▶ **Document section**:
╭──

At the end of June, the Federal Railroad Administration (FRA) announced 63 projects in 32 states receiving funding in the initial round of the Railroad Crossing Elimination (RCE) grant. Over five years, the grant program will provide some $3.5 billion in funding to projects that eliminate or enhance crossings, with an additional $2.5 billion in authorized funding awaiting congressional approval. The long-term benefits of the program for communities far outweigh the cost: this first round allotted $570 million in funding to projects impacting over 400 railroad crossings.

GoRail recently spoke with the FRA about the initial application round, including lessons learned and advice for successful applications. Here are some key takeaways:

Safety is the goal: Strong applications lean into safety data, for example FRA’s five-year incident data. While improving vehicular, pedestrian and freight fluidity is a directive, safety is the top consideration.

Eligibility: Of the 209 total grant submissions, 37 were ineligible for selection. Reasons for disqualification might include an ineligible submitting entity or a project outside of the defined scope (you can find the fine print on our Rail Grant Hub). Additionally, omitting required attachments or all pieces of an application would lead to ineligibility.

Debrief: The FRA offers debriefs by request to all applicants that had an eligible submission, including specific feedback for strengthening future applications. They also offer webinar resources on various application areas, from creating a project narrative to addressing National Environmental Policy Act (NEPA) and environmental considerations.

Understanding the project: Applicants should apply for what they’re ready to do, understanding the lifecycle of their project. For example, take advantage of the planning grant set-aside for early-stage projects.

╰──

▶ **Given instruction A**:
Answer these from the Railroad Crossing Elimination text:
(i) How many projects received funding in the initial round?
(ii) How many of the total grant submissions were ineligible for selection?
(iii) Which applicants can request a debrief from the FRA?
▶ **Given instruction B**:
Set down the passage of the Railroad Crossing Elimination text word for word, starting at the words "Safety is the goal: Strong" and ending after the words "the top consideration.".
The material after this point is separate from the Railroad Crossing Elimination text.

▶ **Recorded information**:
╭──

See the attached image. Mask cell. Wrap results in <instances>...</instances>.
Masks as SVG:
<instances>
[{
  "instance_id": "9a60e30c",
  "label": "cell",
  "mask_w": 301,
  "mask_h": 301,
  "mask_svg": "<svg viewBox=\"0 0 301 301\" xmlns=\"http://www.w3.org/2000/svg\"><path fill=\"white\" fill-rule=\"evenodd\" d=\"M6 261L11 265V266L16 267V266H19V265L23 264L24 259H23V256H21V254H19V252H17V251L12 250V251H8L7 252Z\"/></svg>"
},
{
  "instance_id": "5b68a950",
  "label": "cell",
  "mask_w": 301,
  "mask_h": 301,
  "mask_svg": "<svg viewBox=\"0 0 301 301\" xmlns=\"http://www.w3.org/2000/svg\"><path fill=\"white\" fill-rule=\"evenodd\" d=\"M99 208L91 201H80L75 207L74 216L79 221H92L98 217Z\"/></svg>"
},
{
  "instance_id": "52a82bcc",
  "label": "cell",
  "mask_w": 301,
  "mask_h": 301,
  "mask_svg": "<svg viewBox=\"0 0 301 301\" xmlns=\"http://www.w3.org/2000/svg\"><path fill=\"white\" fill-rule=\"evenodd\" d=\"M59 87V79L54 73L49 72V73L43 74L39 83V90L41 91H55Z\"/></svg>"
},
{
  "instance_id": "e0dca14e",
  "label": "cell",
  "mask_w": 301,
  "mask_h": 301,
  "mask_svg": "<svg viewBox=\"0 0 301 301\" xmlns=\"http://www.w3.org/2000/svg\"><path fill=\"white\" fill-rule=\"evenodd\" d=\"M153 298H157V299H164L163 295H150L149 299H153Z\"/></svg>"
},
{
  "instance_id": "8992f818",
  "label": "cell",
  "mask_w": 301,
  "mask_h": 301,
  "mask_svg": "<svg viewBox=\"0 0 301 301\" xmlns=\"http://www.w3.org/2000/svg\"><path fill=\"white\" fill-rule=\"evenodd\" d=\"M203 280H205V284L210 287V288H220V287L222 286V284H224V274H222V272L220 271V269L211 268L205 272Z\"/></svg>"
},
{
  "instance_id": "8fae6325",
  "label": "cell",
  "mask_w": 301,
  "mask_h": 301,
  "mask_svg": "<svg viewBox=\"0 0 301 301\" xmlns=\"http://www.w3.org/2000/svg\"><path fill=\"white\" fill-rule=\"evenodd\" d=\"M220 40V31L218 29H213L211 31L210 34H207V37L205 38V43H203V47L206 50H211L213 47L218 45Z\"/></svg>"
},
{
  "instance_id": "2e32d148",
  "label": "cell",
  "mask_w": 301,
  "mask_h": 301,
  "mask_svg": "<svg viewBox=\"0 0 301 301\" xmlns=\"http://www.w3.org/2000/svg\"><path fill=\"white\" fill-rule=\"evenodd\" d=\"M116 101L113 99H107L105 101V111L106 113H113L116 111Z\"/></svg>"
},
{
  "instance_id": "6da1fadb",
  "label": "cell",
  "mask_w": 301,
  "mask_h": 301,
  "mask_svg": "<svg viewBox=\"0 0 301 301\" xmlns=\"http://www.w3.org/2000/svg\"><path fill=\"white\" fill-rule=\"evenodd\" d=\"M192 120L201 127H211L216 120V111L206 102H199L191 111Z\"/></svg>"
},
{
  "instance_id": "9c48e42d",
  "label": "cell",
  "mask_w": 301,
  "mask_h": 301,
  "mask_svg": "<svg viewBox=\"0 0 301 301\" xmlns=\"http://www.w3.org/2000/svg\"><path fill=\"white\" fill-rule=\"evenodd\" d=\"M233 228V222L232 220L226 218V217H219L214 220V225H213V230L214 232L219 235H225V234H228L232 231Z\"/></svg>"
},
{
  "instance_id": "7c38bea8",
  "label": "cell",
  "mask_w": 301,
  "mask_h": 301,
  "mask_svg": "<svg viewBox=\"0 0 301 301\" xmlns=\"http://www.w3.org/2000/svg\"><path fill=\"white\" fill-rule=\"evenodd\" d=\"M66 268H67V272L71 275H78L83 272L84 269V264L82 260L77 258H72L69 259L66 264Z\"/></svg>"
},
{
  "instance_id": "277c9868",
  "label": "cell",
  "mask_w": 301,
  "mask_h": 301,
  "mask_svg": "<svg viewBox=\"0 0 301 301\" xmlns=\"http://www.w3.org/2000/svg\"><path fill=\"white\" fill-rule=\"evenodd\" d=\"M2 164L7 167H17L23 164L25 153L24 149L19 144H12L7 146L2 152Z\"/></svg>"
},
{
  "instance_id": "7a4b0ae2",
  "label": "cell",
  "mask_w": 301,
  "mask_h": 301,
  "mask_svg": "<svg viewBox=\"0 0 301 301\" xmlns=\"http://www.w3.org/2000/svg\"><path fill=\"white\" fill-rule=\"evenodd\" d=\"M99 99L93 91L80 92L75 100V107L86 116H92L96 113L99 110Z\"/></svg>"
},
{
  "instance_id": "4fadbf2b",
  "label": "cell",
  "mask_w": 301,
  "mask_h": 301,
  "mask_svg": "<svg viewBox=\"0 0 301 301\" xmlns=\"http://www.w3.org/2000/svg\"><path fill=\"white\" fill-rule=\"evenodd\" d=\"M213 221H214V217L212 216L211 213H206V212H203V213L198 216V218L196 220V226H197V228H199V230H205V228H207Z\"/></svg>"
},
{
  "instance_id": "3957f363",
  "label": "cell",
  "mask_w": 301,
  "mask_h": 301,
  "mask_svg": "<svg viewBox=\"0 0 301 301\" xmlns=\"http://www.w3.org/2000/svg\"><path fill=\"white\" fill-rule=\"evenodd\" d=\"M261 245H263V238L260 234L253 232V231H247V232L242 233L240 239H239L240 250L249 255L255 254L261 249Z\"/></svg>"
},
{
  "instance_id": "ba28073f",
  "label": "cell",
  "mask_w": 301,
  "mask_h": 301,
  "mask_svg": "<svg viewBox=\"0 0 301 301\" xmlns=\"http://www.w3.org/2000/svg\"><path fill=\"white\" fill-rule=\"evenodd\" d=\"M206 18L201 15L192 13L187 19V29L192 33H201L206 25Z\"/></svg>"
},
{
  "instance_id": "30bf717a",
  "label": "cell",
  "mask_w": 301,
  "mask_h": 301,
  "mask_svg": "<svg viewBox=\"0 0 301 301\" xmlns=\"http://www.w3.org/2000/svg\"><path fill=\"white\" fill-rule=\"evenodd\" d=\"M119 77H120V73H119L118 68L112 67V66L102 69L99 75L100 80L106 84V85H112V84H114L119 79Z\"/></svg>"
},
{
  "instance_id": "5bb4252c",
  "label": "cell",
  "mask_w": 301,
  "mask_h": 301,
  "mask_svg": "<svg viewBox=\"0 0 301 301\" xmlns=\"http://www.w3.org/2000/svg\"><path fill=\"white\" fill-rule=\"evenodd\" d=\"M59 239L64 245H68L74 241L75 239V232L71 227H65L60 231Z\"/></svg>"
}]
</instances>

╰──

▶ **Exercise response A**:
(i) 63 projects, in 32 states.
(ii) 37 of the 209 submissions.
(iii) All applicants that had an eligible submission.

▶ **Exercise response B**:
Safety is the goal: Strong applications lean into safety data, for example FRA’s five-year incident data. While improving vehicular, pedestrian and freight fluidity is a directive, safety is the top consideration.